The day will come when the movie public will not only refuse to see non-color movies but will find it very displeasing to look at the colors of the natural world. On that day a studio will issue the first Techniodor movie—the movie that gives off odors. If “A Tree Grows in Brooklyn” had been made in Techniodor, the actual rancid cooking smells that you find in many tenements would have been projected from the screen. The first odor films, like the first sound films, will be faulty, and long after a particularly evil-smelling person has been got rid of in the movie his smell will still be apparent to the audience. The odors in the first films, like the color in the first technicolor movies, will be very strong and thick. They will dominate everything else about the film and lead to much misrepresentation: for instance, the most mild, well-mannered of heroines will seem to have been bathed in a violent dime-store perfume. The first studio owners will scour the country for sweet-smelling actors, and for people who are skilled in making odors, and for a time there will be 10 of this kind of expert to one of any other kind in Hollywood. There will be some revolutionary movie work done in achieving the best effects with odor, but by one means or another producers will be able to discourage these artists from carrying on their work. After Techniodor, work will go forward on Technitactile movies. The movie customer will then be issued a uniform like a diving suit. It will be synchronized with the screen, so that when an actor puts hand to forehead the suit will touch the customer’s forehead with what feels like a human hand.

In order to combat Television, a group of the trickiest promoters in Hollywood will manage to keep airplane-supply stores from handling television sets. Nobody, of course, would go to a movie if he could watch the Lux Theatre of the Air performed on his television set while flying about in his plane. But by the fall of ’62 the hold of these producers on supply stores will be considerably weakened. At that moment an exhibitor in Florence, Arizona, will discover a way to keep movies part of American life. He will install in his theatre an opium den, a Madame Tussaud’s Waxworks, a Soup Bar, and a library having the best textbooks on welding, calculus and how to use the T-square for laying out rafters. Institutions like the Home, the Scout Meeting and the juke box will quickly go underground in Florence, probably into a lower level of the theater. This theater owner, who will of course show only horror or crime films, has made certain innovations in this kind of film that will make them so painful, so shocking and horrible that movie fans won’t be able to afford to miss them. The screen in his theatre will be one that throws actual bullets and tear gas at his audience and when the customer enters the theater he will be given a tommy gun and a horsewhip with which to defend himself. Finally the manager (who will be quoted in Exhibitor’s Weekly as saying “Don’t bother with ‘Kill Me Daddy’ even with Humphrey Bogart in it. My customers spent most of their time in my library”) will hire gunmen, pickpockets, people made up as Zombies, mad doctors and apes to circulate through the theatre plundering, raping and generally making it unlikely that any television performance will keep a movie fan away from his theatre.
-------------------------
Tasks:
1. In one to three sentences, explain why, according to the text on the future of movies, a group of Hollywood promoters will keep airplane-supply stores from handling television sets.
2. Carry the text on the future of movies forward from its last sentence.
The entries have nothing to do with the text on the future of movies.

Entries:
-------------------------
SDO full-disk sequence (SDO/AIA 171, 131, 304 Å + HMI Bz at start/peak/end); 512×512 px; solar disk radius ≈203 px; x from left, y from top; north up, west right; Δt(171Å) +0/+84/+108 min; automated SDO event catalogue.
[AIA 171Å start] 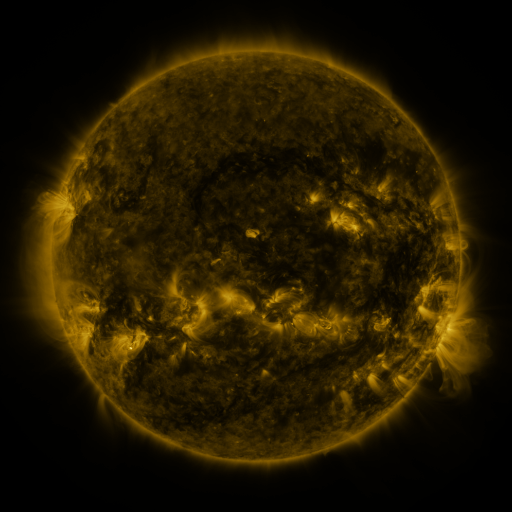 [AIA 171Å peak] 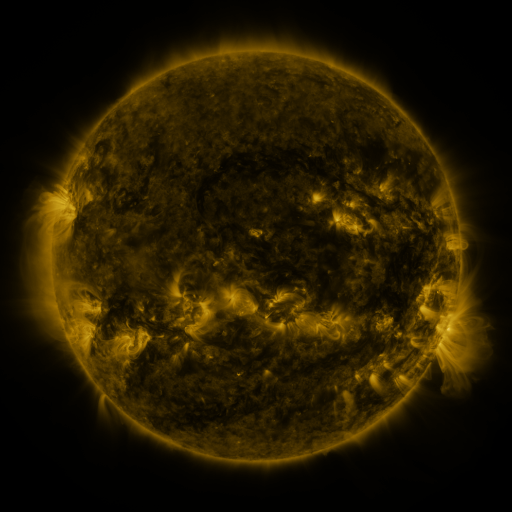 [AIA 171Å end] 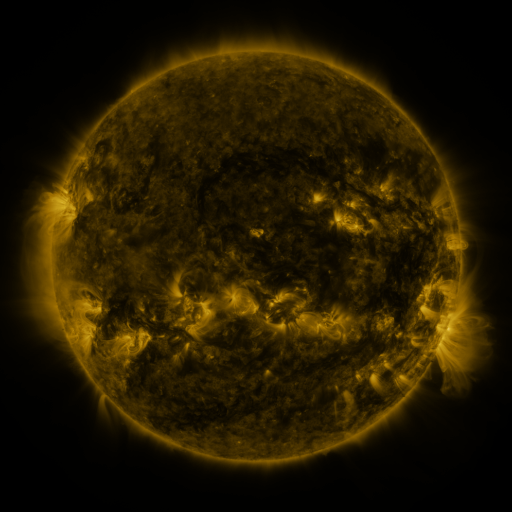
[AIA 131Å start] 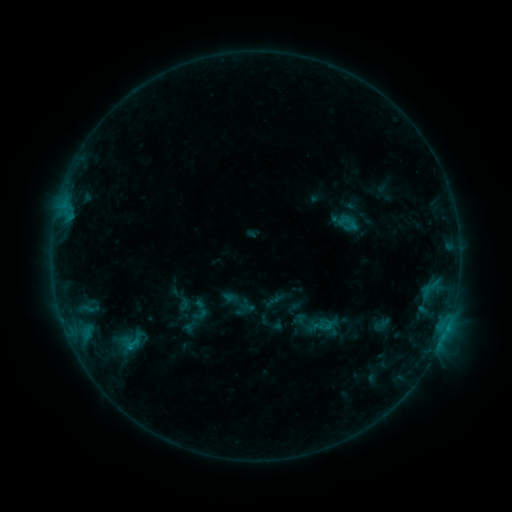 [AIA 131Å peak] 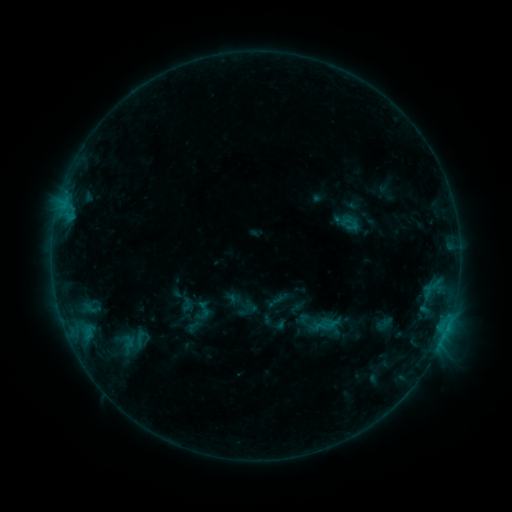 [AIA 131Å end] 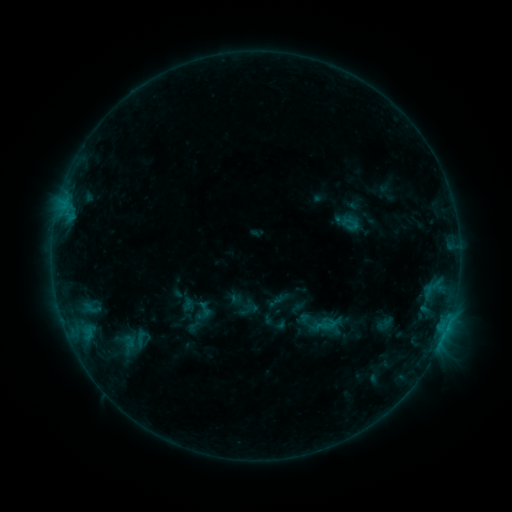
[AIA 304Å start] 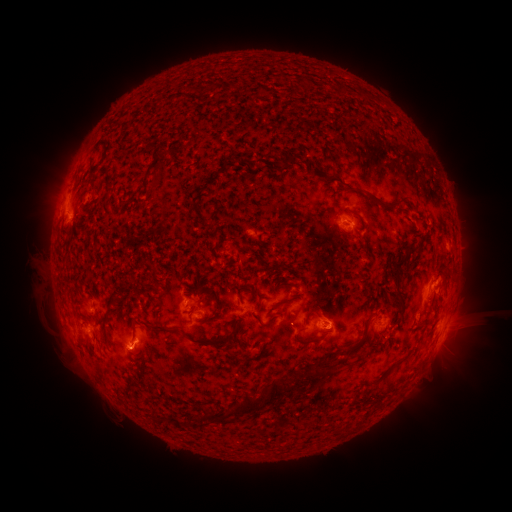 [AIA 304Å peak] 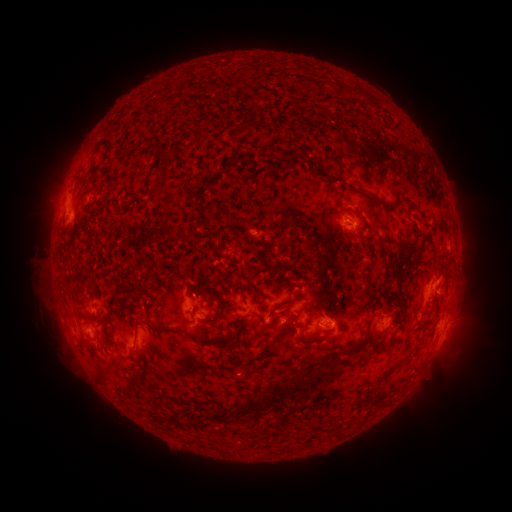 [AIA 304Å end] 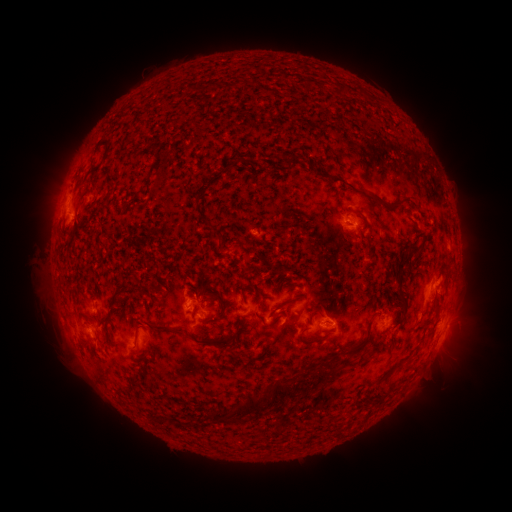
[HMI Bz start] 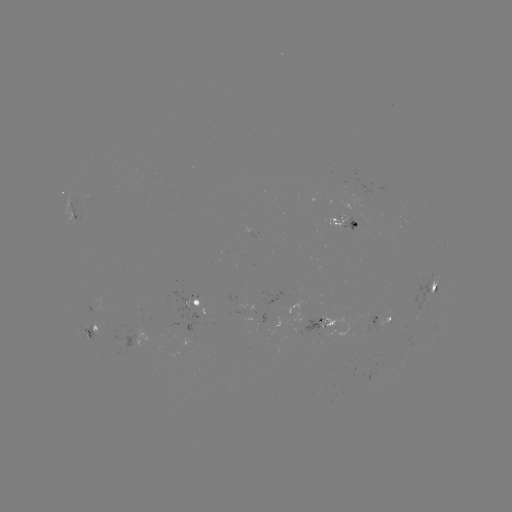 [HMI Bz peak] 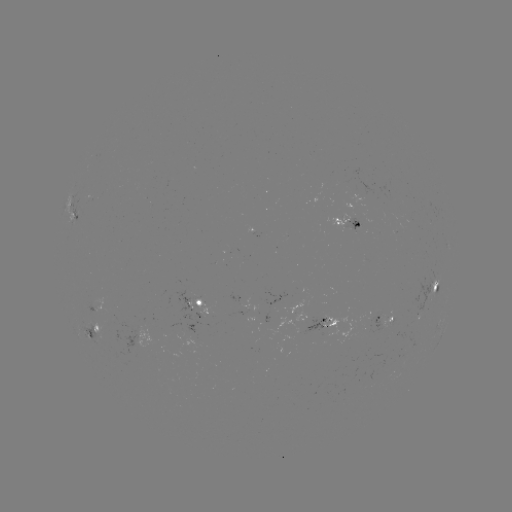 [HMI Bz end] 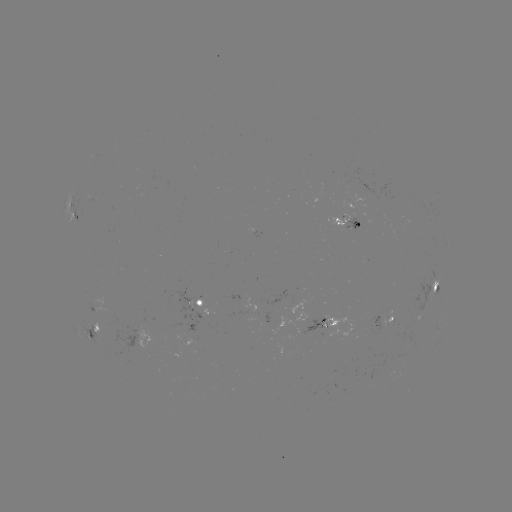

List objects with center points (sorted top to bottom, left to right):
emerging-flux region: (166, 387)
-------------------------
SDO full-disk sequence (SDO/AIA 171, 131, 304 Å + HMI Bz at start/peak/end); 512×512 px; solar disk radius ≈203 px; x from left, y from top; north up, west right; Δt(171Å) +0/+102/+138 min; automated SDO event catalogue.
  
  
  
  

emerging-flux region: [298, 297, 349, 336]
-------------------------
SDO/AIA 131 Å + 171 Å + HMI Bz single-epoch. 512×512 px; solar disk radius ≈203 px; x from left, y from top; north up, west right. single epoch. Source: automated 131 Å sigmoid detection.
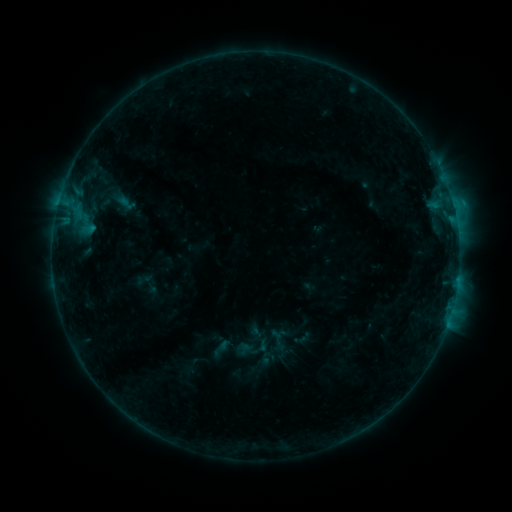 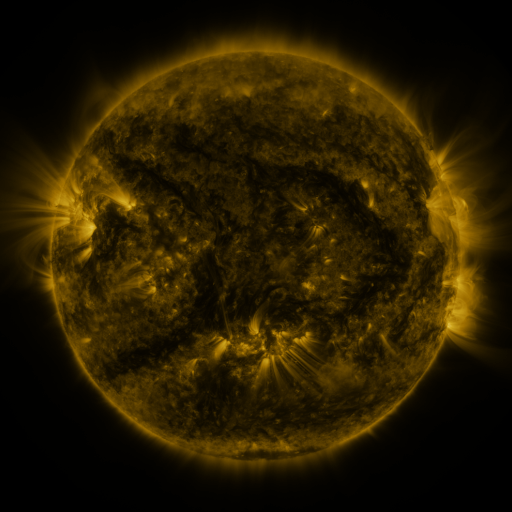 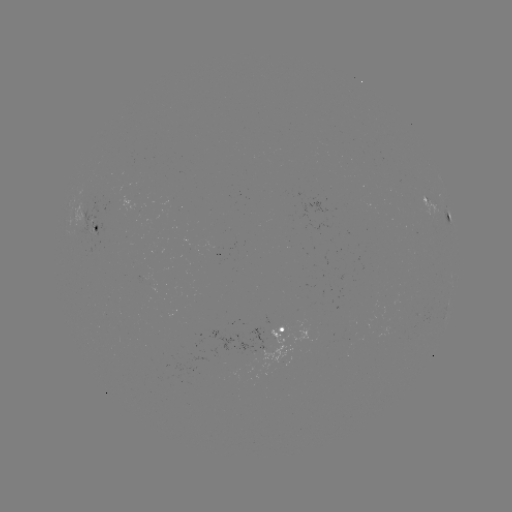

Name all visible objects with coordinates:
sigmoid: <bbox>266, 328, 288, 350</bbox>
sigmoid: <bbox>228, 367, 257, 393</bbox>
-------------------------
Expected responses:
1. They will do it to fight television. Nobody would go to a movie if he could watch the Lux Theatre of the Air on his television set while flying about in his plane.

2.
Work will soon start on the new Selznick movie, “Wait Until the Sun Shines Through,” in order that it be finished by the winter of 1952. It will not be a very unusual Selznick movie, being based, as so many of his films seem to be, on a recipe in Good Housekeeping, and having to do with the returning soldier’s problems in civilian life. It will take a little under a day to see, but it will have at least 40 of the better actresses in it, in addition to having Joseph Cotten and Robert Walker. The fact, though, that will make this a long-remembered film, will be that Michael Farris who has never acted any role before other than that of the drunk, will be cast for the first time as a non-drunk, the father of a girl played by Jennifer Jones. The idea of a perennial movie drunk playing the virtuous father of the girl who won the Academy Award for her acting of Bernadette will cause most religious movie goers to condemn the film. In order to keep on reaching everybody Mr. Selznick will remake this movie, using Lionel Barrymore instead of Michael Farris. This action also will show producers the folly in breaking a man out of his type.

After all of this has taken place there will be a brief uprising of the few remaining Hollywood haters, who will try to burn Hollywood to the ground. The group, mostly artists, will be led by three men who had tried unsuccessfully for 60 years to raise the money for the filming of a one-reel documentary. The uprising, though, will be put down without the loss of a single makeup kit. The instigators will be punished by being made to watch production on the latest Technicolor movie.